0
votes

I want to get the offset in samples between two datasets in Matlab (getting them synced in time), a quite common issue. Therefore I use the cross correlation function xcorr or the cross covariance function xcov (both provide similar results in most cases for this purpose). With artificial data it works fine, but I struggle with "real" data, even though it should be pretty much the same. Matlab always says the offset would be zero. I'm using this simple piece of code:

[crossCorr] = xcov(b, c);
[~, peakIndex] = max(crossCorr())
offset = peakIndex - length(b)

I've posted a fully runable example m-file with a downsampled data excerpt on pastebin: Code with data on pastebin

EDIT: The downsampled excerpt seems to be not fully suitable for evaluating the effect. Here's a much larger sample with the original frequency, pease use this one instead. Unfortunately it was too big for pastebin.

As the plot shows it should be no problem at all to get the offset via cross covariance. I also tried to scale the data nicer in order to avoid numerical problems, but that didn't change anything at all.

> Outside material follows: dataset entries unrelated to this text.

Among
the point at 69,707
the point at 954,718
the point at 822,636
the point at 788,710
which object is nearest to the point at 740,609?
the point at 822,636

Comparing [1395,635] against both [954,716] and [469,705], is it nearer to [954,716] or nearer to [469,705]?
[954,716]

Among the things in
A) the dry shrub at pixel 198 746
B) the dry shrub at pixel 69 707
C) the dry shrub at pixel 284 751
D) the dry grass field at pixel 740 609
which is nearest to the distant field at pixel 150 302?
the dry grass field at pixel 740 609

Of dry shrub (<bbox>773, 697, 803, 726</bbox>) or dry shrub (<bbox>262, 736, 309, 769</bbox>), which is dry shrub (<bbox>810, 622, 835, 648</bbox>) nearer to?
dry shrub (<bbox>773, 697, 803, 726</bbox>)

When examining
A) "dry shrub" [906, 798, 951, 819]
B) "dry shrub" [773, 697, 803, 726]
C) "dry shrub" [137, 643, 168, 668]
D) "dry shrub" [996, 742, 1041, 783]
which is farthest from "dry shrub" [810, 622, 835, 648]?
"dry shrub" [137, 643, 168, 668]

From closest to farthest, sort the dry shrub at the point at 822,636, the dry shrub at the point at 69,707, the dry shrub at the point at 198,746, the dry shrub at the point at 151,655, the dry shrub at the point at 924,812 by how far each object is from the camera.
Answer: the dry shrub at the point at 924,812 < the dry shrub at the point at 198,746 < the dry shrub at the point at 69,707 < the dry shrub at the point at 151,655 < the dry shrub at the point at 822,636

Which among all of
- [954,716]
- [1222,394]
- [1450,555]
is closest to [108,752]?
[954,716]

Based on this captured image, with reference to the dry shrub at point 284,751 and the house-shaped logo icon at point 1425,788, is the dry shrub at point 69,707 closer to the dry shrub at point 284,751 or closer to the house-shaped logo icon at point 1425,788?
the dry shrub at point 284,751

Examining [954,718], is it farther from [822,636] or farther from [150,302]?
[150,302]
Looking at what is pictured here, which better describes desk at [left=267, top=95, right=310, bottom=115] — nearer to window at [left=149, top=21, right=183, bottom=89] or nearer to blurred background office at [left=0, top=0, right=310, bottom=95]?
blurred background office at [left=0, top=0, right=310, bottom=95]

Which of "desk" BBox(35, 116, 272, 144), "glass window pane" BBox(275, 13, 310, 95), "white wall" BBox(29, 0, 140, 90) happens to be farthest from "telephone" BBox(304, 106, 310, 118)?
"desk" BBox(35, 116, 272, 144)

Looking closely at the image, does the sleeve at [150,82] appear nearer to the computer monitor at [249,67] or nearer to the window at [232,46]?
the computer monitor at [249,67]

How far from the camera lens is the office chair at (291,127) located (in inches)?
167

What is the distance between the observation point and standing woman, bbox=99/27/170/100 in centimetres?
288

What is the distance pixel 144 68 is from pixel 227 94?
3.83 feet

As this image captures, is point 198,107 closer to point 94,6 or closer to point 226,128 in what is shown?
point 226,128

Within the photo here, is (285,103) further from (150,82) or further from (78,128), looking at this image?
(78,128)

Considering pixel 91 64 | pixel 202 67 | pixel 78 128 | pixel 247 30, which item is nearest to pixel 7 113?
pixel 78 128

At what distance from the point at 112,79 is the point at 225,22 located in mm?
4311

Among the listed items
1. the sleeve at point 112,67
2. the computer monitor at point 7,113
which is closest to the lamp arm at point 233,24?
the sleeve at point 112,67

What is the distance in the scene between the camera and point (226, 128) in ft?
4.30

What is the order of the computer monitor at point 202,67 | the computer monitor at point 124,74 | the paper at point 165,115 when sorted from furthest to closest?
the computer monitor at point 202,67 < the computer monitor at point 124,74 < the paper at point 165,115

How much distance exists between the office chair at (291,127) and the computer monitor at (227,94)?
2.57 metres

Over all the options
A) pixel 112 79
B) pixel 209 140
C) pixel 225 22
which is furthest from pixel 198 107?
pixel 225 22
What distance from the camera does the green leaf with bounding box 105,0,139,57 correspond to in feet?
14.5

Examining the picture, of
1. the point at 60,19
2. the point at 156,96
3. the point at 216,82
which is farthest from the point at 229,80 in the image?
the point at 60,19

Would be great if someone could tell me my mistake.

3
How did you theoretical data look? I am not completely sure here, but it could be that you have to few periods in your data. Let's say that you have a peak at 0 in one set and a peak on 5 in the other set. Then 5 should have a really high correlation compared to the rest. but your data is like a long slope. The value at 0 is comparable to the value in 5. This gives you (as you probably have seen) a quite low correlation over all. It is possible that this technic is supposed to work anyway, but that is my guess. You could try different theoretical data an try to compare.patrik
Thanks. This here was my theoretical test. I was quite impressed, that even noise with the same amplitude as the random signal was no problem at all. The real data is not periodical, but the excerpt was a bit short. Here's a much longer excerpt, but I unfortunately had to downsample it much more for pastebin accepting it.user3296542

3 Answers

1
votes

There's nothing wrong with your method in principle, I used exactly the same approach successfully for temporally aligning different audio recordings of the same signal.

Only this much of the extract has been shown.